“Having a comprehensive overview of blood test results within 30 seconds would be truly transformative”. This wish has been expressed by numerous physicians in Belgian hospitals. During surgical procedures, blood samples are taken from patients for blood gas analysis, which measures vital indicators directly related to the patient’s ventilation and oxygenation.

About two years ago, Siemens Healthineers Belgium launched a program to address these needs and further expand collaboration with Belgian hospitals and their teams. As part of this program, a digital visualization tool was developed to complement the existing RAPIDPoint system. This system, provided by Siemens, collects and analyzes all blood gas parameters from the operating room and stores them in an internal database. The collected information allows physicians to compare the parameters with expected ranges and the patient’s medical history, making it easier to monitor the patient’s stability during surgery. However, processing such large amounts of information can be overwhelming. Therefore, the main requirement for the visualization tool was to present the variables, their evolution over time, and graphical and numerical representations in a way that allowed physicians to grasp the necessary information at a glance. The tool also ensured that the displayed information was updated every 30 seconds to give physicians confidence and efficiency in their decision-making process.

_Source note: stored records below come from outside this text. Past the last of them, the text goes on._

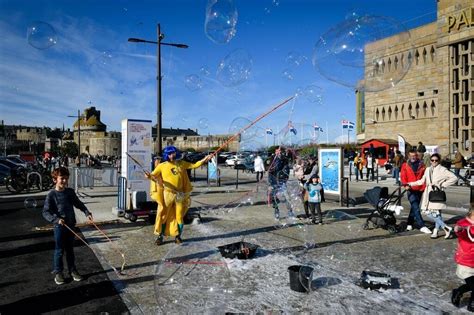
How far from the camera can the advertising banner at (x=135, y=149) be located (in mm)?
11609

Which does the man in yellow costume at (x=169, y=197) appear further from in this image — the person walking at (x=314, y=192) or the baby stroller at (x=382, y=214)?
the baby stroller at (x=382, y=214)

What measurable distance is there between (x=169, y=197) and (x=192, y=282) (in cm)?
252

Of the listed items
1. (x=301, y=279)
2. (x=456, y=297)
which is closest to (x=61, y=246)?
(x=301, y=279)

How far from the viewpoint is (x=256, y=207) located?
12.6 metres

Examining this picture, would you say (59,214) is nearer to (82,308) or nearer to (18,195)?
(82,308)

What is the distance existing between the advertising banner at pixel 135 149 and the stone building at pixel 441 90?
22561 mm

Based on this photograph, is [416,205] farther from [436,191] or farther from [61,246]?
[61,246]

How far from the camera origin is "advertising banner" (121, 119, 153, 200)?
11.6m

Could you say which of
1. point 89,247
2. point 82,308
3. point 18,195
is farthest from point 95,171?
point 82,308

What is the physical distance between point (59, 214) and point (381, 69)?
6.65 meters

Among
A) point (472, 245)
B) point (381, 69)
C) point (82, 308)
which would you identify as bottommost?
point (82, 308)

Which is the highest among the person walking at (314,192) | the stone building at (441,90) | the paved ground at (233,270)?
the stone building at (441,90)

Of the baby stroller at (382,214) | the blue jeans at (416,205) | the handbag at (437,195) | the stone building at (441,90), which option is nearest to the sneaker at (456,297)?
the handbag at (437,195)

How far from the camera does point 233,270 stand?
5.79 metres
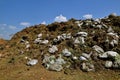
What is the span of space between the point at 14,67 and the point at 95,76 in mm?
5555

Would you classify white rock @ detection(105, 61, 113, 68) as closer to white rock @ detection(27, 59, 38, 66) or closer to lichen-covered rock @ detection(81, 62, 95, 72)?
lichen-covered rock @ detection(81, 62, 95, 72)

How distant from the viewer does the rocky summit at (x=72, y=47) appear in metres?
15.4

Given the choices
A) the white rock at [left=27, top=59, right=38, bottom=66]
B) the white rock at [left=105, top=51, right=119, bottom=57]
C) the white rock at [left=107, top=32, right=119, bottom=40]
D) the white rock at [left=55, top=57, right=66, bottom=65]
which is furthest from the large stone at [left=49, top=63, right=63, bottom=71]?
the white rock at [left=107, top=32, right=119, bottom=40]

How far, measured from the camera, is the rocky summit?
607 inches

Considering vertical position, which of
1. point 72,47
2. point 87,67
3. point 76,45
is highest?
point 76,45

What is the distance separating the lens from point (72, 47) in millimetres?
17062

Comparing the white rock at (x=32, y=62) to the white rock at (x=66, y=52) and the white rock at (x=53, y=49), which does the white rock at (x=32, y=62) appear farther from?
the white rock at (x=66, y=52)

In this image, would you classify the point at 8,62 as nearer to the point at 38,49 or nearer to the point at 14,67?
the point at 14,67

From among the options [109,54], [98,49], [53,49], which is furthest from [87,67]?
[53,49]

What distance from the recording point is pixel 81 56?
15898 millimetres

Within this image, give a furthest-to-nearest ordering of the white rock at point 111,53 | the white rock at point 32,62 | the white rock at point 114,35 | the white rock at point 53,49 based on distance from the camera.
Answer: the white rock at point 53,49
the white rock at point 114,35
the white rock at point 32,62
the white rock at point 111,53

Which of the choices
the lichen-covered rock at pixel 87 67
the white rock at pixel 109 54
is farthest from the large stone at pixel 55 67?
the white rock at pixel 109 54

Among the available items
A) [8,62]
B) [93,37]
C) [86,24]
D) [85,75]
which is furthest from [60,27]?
[85,75]

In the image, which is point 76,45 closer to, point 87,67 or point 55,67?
point 87,67
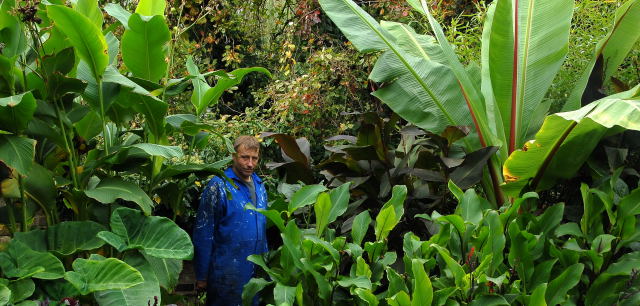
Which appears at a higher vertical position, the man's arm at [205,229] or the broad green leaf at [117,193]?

The project began with the initial proof of concept, creating a dashboard that provided an overview of the parameters extracted from the RAPIDPoint database. The dashboard allowed users to either graphically display the parameters or select specific parameters to graphically display the last 5 samples. Subsequently, a prototype was deployed at UZA (Antwerp University Hospital) to interact with a real-world environment. The successful implementation of this prototype paved the way for the second phase of the project, the Minimum Viable Product (MVP). The MVP included key requirements, including the implementation of an authentication process to restrict access to authorized users, a management server to manage authorized users and software licenses at each hospital, and the development of a mobile version of the app.

Three key components were developed for the MVP: a web application, a mobile application, and a hospital management server. The hospital management server operated within each hospital’s network and used user accounts defined within that network. The mobile application mirrored the functionality of the web application but required a connection exclusively to the hospital network. Due to security measures, the hospital network typically doesn’t allow direct access to the public Internet. Therefore, the mobile application had to be downloaded and installed outside the hospital network from a public network. Once installed, it had to be configured and registered within the hospital network to allow authorized physicians to access and use it.

Subsequently, the system was prepared to receive blood gas parameters from patients scheduled for surgery to facilitate the work of physicians.